### [Task brief]
The answer must be every line below that contains the string "this".

Saved data entries
+++

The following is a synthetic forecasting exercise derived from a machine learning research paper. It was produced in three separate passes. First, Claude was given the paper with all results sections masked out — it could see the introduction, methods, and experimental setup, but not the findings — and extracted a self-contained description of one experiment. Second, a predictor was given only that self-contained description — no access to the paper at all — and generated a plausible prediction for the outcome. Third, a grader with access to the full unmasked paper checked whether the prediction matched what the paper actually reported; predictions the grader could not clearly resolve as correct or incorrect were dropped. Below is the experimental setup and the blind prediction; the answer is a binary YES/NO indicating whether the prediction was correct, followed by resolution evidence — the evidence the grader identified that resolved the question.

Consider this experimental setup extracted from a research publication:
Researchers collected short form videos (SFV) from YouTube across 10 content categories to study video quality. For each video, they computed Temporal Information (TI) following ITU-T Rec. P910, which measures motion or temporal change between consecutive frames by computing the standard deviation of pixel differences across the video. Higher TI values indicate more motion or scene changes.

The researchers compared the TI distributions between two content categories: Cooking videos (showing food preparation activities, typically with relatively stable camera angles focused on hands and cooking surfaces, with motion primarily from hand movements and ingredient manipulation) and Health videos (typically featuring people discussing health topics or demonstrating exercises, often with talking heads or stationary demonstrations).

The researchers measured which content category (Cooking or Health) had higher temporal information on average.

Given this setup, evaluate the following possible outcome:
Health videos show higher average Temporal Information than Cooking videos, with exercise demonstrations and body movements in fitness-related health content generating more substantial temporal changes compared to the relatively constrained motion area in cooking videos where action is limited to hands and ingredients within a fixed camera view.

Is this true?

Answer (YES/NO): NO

+++

### [Response box]
Consider this experimental setup extracted from a research publication:
Given this setup, evaluate the following possible outcome:
Is this true?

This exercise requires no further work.